A blood sample viewed under a microscope shows leukemia cells (in purple). Washington University has received funding to continue... A blood sample viewed under a microscope shows leukemia cells (in purple). Washington University has received funding to continue cutting-edge research into better therapies for various types of leukemia. GETTY IMAGES

Leukemia develops in special stem cells located in the bone marrow. These stem cells create all of the blood cells in the body. In cases of leukemia, the stem cells stop producing healthy blood cells and instead produce immature cells that fail to function as they should. Leukemia most often occurs in the stem cells that form white blood cells.

There are two basic categories of white blood cells: myeloid cells and lymphoid cells.

If you have leukemia, your physicians will determine whether it is affecting myeloid cells or lymphoid cells, and whether it is slow or fast-growing. They will then assign it a type and plan your treatment accordingly.

What are the different types of leukemia?

There are four main types of leukemia. Acute leukemias are fast-growing, while chronic leukemias are slow-growing. The four types are:

  • Acute lymphoblastic leukemia
  • Acute myeloid leukemia
  • Chronic lymphoblastic leukemia
  • Chronic myeloid leukemia

What is acute lymphoblastic leukemia?

Acute lymphoblastic leukemia, or ALL, is an aggressive form of leukemia that occurs in lymphoid cells. Lymphoid cells develop into lymphocytes, which are white blood cells that protect the body from invading germs. In cases of ALL, malignant, immature lymphoid cells, known as lymphoblasts, proliferate rapidly in the bone marrow and bloodstream.

What is acute myeloid leukemia?

Acute myeloid leukemia, or AML, arises in myeloid cells. These cells develop into white blood cells called granulocytes and monocytes.
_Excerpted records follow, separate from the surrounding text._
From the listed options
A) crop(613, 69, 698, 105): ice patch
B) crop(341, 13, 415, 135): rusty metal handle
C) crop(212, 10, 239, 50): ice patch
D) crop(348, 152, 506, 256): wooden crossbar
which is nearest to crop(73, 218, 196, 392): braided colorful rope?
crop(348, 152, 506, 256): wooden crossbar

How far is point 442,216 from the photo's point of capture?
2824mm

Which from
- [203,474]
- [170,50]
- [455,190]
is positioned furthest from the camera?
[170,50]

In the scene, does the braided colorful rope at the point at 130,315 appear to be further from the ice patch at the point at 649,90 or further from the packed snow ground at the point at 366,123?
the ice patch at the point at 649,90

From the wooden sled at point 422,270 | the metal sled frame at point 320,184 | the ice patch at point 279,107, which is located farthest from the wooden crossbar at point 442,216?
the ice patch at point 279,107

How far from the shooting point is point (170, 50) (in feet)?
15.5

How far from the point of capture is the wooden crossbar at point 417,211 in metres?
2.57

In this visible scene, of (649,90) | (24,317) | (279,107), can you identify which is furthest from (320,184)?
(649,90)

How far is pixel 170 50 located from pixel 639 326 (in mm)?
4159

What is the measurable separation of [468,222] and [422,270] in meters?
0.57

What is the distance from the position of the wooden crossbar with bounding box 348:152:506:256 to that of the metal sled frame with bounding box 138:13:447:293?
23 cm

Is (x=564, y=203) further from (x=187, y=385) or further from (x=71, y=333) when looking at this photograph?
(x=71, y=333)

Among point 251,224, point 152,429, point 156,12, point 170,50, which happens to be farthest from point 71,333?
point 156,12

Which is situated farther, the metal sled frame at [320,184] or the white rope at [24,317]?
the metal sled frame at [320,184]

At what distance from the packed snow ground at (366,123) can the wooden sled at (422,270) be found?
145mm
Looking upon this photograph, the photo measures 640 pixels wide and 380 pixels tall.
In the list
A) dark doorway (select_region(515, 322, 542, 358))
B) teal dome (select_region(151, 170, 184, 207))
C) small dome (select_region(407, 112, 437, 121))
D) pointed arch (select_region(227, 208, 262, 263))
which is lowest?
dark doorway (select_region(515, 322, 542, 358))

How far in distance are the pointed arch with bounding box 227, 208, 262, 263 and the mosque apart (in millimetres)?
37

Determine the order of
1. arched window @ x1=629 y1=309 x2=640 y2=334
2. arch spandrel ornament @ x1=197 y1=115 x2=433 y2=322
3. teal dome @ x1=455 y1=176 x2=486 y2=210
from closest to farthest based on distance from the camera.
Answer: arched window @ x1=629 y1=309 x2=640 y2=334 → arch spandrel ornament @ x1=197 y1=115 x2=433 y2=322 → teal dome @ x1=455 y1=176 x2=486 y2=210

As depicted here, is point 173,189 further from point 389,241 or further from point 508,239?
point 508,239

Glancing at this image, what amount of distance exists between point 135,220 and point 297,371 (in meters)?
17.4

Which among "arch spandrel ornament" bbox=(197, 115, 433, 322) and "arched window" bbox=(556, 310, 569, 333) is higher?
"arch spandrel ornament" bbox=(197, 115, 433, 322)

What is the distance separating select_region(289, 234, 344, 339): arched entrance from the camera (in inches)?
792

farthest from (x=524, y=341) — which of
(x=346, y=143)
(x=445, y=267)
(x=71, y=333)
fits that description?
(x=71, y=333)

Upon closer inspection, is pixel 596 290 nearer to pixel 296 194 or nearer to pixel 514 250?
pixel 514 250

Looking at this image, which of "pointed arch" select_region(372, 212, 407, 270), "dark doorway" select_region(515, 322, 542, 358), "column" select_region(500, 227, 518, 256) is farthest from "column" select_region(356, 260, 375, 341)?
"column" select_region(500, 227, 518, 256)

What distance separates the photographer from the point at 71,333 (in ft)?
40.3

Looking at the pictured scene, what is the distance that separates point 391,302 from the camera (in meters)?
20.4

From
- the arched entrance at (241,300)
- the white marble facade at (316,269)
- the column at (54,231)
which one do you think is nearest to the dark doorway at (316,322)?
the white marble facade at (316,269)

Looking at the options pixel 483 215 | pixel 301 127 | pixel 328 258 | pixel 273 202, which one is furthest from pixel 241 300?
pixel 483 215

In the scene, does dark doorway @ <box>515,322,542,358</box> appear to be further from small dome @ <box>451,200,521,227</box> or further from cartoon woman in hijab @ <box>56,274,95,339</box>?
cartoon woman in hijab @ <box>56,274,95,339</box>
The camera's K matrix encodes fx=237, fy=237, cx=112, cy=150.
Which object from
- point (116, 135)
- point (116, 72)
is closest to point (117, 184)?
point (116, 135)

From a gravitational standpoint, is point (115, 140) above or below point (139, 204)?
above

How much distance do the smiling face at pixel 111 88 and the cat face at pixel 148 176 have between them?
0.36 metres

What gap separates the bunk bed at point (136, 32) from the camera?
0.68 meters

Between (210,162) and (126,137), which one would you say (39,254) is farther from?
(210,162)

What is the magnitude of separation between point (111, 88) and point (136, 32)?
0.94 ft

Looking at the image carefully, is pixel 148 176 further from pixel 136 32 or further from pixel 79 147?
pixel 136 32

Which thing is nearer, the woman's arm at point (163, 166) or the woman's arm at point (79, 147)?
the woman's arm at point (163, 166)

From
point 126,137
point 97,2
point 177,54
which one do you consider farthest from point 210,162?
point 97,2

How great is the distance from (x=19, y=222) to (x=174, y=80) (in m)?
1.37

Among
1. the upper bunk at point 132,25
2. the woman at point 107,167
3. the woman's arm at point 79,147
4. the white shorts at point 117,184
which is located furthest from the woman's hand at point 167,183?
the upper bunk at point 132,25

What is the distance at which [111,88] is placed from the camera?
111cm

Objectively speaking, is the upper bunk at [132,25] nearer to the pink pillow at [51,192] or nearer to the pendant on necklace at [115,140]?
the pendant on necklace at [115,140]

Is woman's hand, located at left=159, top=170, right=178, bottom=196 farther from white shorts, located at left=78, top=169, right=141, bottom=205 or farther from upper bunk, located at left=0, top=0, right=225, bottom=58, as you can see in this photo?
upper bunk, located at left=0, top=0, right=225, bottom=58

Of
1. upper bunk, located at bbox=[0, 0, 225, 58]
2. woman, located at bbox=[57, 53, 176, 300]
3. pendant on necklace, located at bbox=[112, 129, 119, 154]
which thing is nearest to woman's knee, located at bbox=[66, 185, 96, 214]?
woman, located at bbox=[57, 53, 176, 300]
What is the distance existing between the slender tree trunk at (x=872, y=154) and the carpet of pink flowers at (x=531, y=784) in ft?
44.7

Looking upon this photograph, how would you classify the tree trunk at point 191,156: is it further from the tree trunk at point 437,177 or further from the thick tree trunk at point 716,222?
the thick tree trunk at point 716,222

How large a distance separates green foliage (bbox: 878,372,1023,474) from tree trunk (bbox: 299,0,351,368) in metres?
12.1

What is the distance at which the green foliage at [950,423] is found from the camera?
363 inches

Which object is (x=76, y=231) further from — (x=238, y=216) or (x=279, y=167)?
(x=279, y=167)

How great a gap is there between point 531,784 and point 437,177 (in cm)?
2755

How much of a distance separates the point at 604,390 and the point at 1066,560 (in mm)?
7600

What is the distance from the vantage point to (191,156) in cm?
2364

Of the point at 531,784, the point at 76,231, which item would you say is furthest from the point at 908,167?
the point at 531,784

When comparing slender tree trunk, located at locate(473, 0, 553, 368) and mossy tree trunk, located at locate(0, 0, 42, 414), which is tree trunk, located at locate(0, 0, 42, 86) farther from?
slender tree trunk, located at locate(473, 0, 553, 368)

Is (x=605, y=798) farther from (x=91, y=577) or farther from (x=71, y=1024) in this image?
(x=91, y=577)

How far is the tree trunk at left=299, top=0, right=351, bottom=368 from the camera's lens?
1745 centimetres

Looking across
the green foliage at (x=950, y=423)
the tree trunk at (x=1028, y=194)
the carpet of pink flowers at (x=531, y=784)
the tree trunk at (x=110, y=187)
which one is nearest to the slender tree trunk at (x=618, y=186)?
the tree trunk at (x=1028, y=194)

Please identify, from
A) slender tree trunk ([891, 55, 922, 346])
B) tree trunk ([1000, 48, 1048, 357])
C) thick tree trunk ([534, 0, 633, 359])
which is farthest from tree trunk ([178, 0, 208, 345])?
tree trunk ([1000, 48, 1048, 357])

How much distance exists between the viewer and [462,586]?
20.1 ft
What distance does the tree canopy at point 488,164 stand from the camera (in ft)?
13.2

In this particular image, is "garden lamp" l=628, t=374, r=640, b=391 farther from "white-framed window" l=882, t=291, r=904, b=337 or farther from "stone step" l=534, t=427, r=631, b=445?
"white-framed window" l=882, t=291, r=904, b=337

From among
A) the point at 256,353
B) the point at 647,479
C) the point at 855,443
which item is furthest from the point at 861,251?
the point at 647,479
When you have acute myeloid leukemia, immature myeloid cells, or myeloblasts, start to multiply in your bone marrow and blood. The myeloblasts quickly overwhelm normal, healthy cells. AML is an aggressive disease.

What is chronic lymphocytic leukemia?

Chronic lymphocytic leukemia, or CLL, differs from ALL in that the cancer is more slow-growing. The cancerous cells are more mature, and can still function somewhat normally in the body. This means that it takes longer for them to cause problems.

CLL is the most common type of leukemia to develop in adult patients. It almost always occurs in older populations – patients are, on average, 72 years old at the time of diagnosis. Because the disease is slow-moving, physicians frequently wait to treat it until it causes symptoms.

What is chronic myeloid leukemia?

 Chronic myeloid leukemia, or CML, occurs when the body produces abnormal myeloid cells that are more developed than the myeloblasts found in AML but too immature to support the body as they should. Most people with CML have a gene mutation called the Philadelphia chromosome, a mutation that occurs spontaneously and is not passed from parent to child. It tends to arise in older populations.

CML progresses gradually. Patients often don’t need traditional chemotherapy, and are instead treated with special drugs that target the Philadelphia chromosome.